Records of spatial reasoning questions:
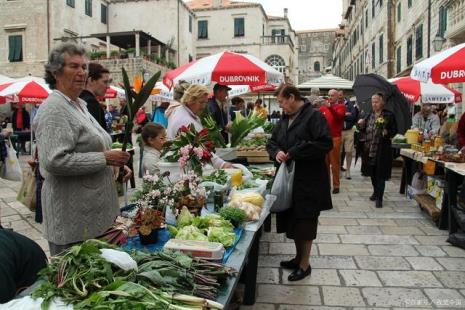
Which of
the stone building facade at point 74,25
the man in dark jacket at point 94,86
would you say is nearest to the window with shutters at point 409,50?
the stone building facade at point 74,25

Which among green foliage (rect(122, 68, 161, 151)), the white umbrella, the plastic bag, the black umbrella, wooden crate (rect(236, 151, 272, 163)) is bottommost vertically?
the plastic bag

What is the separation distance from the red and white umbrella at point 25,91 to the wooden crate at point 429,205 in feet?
31.4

__Written task__. Switch every "wooden crate" in the entries above to "wooden box" and keep all other text the same. Write the entries again without the pictures.

__Answer to the problem__.
Which of
the stone building facade at point 74,25
the man in dark jacket at point 94,86
would you say is nearest to the window with shutters at point 409,50?
the stone building facade at point 74,25

Which among green foliage (rect(122, 68, 161, 151)), the white umbrella, the plastic bag, the black umbrella, wooden box (rect(236, 151, 272, 163)) is bottommost vertically?
the plastic bag

What is the separation distance from the red and white umbrella at point 25,91 to the wooden box at point 429,205 in feet?
31.4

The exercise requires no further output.